Document section:

Modernize transparency and discrimination protections for the age of Big Data 

With unequal access to data underpinning so much of how AI works, the prices Californians pay, and why it’s so hard to hold bad actors accountable, public officials must modernize existing protections for how information flows today. California led when it enacted the California Consumer Privacy Act (CCPA) in 2018, but efforts by the tech industry and its business partners have intentionally slowed its implementation and effectiveness. Meanwhile, the tech industry has accelerated its development of AI and emerging technology as it uses its resources to stall regulation and oversight. 

To ensure Californians do not pay the price for this toxic dynamic, our leaders must:

  • Expand civil rights laws for algorithmic discrimination. The state can extend existing anti-discrimination protections to cover AI-driven decisions in housing, employment, lending, and insurance by requiring that individuals have some legal recourse, such as notice and the right to an explanation, the right to correct, and the right to alternative human review.
  • Strengthen enforcement and programs of CalPrivacy. California’s new Automated Decision-Making Technology (ADMT) regulations established limited consumer protections around AI decision-making in housing, lending, and employment, but will not take effect until 2027, and do not explicitly cover surveillance pricing. The state should ensure that our privacy regulations do not allow for the collection, use, or sale of our data to power harmful uses of AI technology. Additionally, California must invest in programs such as the DROP data deletion tool to ensure proactive enforcement of existing data rights.
  • Build up individual rights to control the flow of personal data. Californians need the right to control how their information is used. In addition to expanding existing protections, new data rights must include prohibitions on the collection and use of location and other sensitive data, stopping the flow of data to entities that did not obtain express consent to access that information, and the right to remedy any violation of individual data rights.

Problems and tasks:
(1) Can you copy the passage in the section on modernizing data protections from "To ensure Californians" up to and including "alternative human review."?
(2) Can you write what comes next in the section on modernizing data protections, picking up after its last sentence?
You can set the listing aside.

Given data:
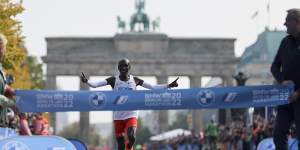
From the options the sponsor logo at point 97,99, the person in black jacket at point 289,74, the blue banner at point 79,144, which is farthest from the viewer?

Solved problems:
(1)
To ensure Californians do not pay the price for this toxic dynamic, our leaders must:

  • Expand civil rights laws for algorithmic discrimination. The state can extend existing anti-discrimination protections to cover AI-driven decisions in housing, employment, lending, and insurance by requiring that individuals have some legal recourse, such as notice and the right to an explanation, the right to correct, and the right to alternative human review.

(2)
  • Remedy the information asymmetries that allow privately-held data to be weaponized against consumers.  The RealPage case was exposed by investigative reporting, but with better public data on rental housing, the exploitative actions of landlords could have been caught sooner. The state should pursue the creation of a public repository of rental price and ownership data that would allow regulators and the public to see the same information that landlords can see about how prices are moving. This transparency would ensure accountability, allow renters to enforce their rights as consumers, and provide policymakers with better intelligence about the housing market. Legislation, including AB 1018 (2025), could also protect notice, consent, and appeal requirements in instances when a consequential decision is made using personal data. California must ensure that data and notice can also be used for the public benefit, not just for private profit.  

Building a California for all

The public’s mistrust of Big Tech, data centers, and AI is unmistakable—nearly 80% of voters across partisan lines say they have little or no faith that tech leaders will act in the best interest of the people of California, and 70% of Californians think we need strong laws to regulate AI. 

These sentiments are driven by a sense that Big Tech is not on our side—new technology is being used to exploit and extract rather than to improve our quality of life and increase shared prosperity. Californians can see that, in the current economy, Silicon Valley and business executives profit while everyday households struggle. 

This memo articulates a way to reverse these trends. Working households need a fair shot that includes prices based on actual market competition, ratepayer protections for utilities, civil rights shields against algorithmic discrimination, and, most importantly, courageous leaders invested in holding corporations accountable and making the state work for the many, not just the few. Any official who wants to show they are fighting for economic security for Californians must have a clear plan to address AI and tech’s role in growing the affordability crisis.